*Quoted passage*.
Friday, January 21, 2011

something to crow about



It took scientists the better part of the twentieth century to fully develop the mathematics for describing such quantum activity of the electromagnetic, and strong and weak nuclear forces. The effort was well spent: calculations using this mathematical framework agree with experimental findings to an unparalleled precision [eg calculations of the effect of vacuum fluctuations on the magnetic properties of electrons agree with experimental results to one part in a billion].
Brian Greene, The fabric of the cosmos 


In my internet to-ings and fro-ings I recently came across a piece from 1991, written by a creationist, warning a Catholic educational institution of the dangers of having invited that apostle of scientism, Carl Sagan, to speak at a seminar or conference. It was interesting to me that the term was being used twenty years ago, and of course it was also interesting to note who was using it. All of this relates to a recent post in which I noted the term 'parascience', apparently used by Marilynne Robinson to indicate the prideful stories scientists tell each other to keep up morale. The implication seemed to be [nay, more than seems] that science was generally getting too big for its boots and becoming tediously self-important.

*Short problem*.
Reproduce the stretch of the blog post from "It took scientists" through "in a billion]." word for word.

*Stored rows*.
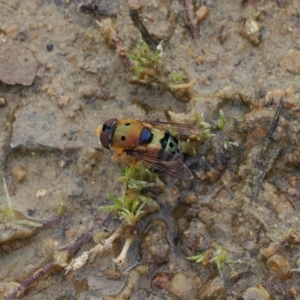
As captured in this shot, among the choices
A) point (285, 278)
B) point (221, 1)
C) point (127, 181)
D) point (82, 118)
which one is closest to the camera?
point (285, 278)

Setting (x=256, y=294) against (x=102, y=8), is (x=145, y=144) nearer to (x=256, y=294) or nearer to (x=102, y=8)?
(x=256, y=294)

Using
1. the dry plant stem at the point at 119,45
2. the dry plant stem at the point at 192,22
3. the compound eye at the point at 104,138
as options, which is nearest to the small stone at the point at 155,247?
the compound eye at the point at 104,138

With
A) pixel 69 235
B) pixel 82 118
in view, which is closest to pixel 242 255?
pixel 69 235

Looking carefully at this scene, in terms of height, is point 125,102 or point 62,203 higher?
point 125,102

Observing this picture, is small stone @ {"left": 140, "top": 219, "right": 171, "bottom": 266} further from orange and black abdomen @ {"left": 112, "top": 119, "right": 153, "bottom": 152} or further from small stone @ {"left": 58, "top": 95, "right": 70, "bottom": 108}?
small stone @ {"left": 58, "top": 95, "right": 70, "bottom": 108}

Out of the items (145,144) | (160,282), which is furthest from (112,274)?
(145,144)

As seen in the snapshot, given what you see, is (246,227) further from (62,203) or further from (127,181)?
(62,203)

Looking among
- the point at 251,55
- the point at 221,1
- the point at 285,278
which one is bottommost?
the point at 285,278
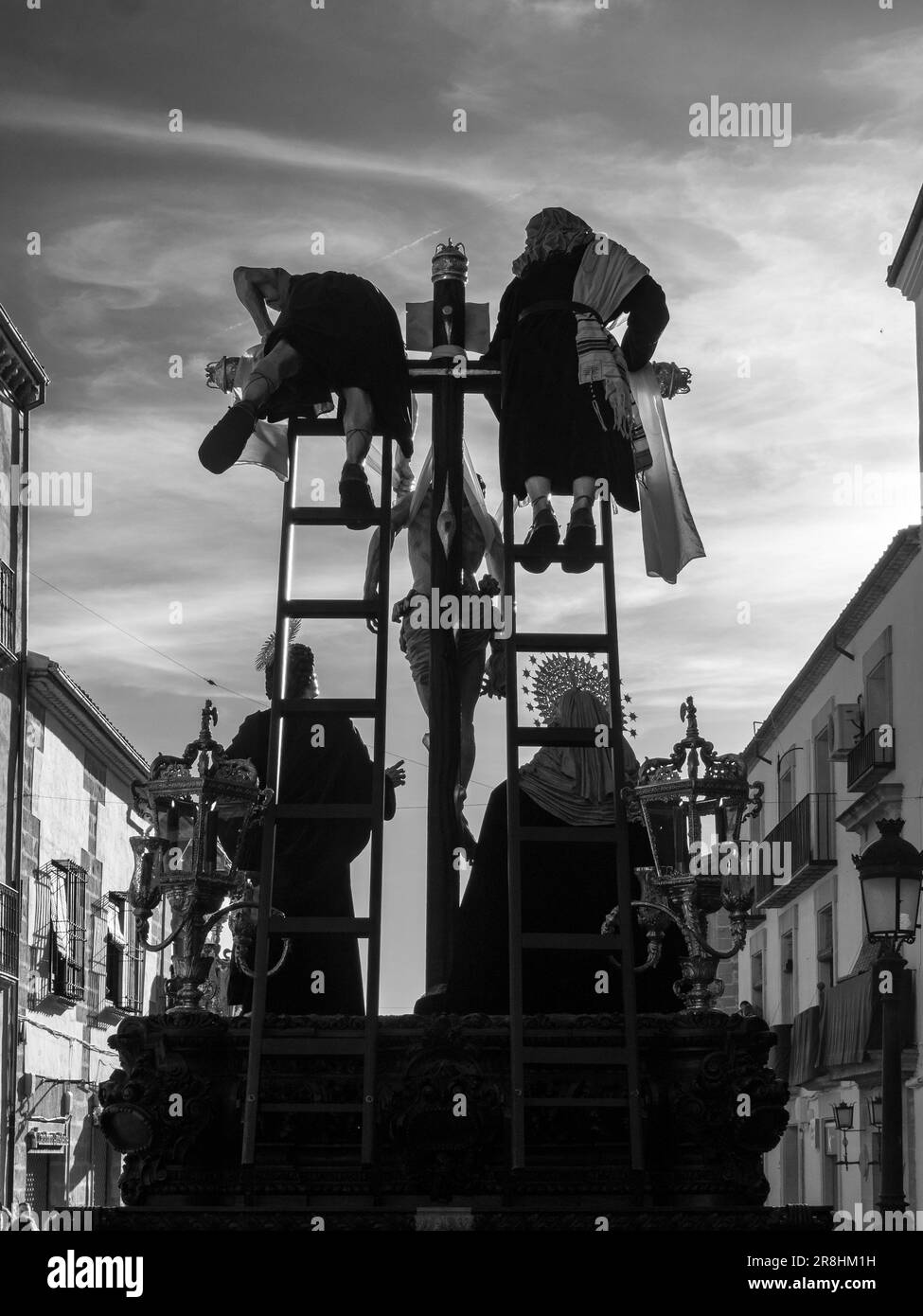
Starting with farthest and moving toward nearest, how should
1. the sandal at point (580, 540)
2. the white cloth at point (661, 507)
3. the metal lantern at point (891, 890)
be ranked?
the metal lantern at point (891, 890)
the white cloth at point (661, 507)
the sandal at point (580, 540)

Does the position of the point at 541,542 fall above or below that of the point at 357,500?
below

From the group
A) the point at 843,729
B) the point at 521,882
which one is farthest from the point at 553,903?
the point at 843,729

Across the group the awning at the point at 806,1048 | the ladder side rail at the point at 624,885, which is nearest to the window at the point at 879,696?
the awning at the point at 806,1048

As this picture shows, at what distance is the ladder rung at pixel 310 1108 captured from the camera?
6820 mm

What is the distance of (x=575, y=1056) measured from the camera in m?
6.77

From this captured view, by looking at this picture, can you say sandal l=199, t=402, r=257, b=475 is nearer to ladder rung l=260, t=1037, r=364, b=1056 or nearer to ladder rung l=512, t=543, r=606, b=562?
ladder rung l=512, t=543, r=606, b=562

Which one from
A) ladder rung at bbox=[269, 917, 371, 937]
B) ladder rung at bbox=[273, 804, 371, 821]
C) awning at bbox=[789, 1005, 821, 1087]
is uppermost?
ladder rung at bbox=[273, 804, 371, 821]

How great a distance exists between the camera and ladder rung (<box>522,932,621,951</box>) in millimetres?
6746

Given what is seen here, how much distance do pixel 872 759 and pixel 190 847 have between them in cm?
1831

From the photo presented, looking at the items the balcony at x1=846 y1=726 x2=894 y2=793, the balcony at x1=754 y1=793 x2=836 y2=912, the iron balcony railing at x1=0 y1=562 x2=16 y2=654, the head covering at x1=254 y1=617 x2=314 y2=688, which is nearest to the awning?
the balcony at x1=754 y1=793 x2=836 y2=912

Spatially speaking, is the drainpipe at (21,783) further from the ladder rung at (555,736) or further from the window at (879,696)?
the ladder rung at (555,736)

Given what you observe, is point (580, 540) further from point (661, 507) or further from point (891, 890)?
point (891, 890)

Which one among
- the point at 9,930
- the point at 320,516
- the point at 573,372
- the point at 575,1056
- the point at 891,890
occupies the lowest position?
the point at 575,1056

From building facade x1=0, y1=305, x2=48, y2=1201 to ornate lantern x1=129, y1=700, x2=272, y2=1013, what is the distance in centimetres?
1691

*Solution for this problem*.
It took scientists the better part of the twentieth century to fully develop the mathematics for describing such quantum activity of the electromagnetic, and strong and weak nuclear forces. The effort was well spent: calculations using this mathematical framework agree with experimental findings to an unparalleled precision [eg calculations of the effect of vacuum fluctuations on the magnetic properties of electrons agree with experimental results to one part in a billion].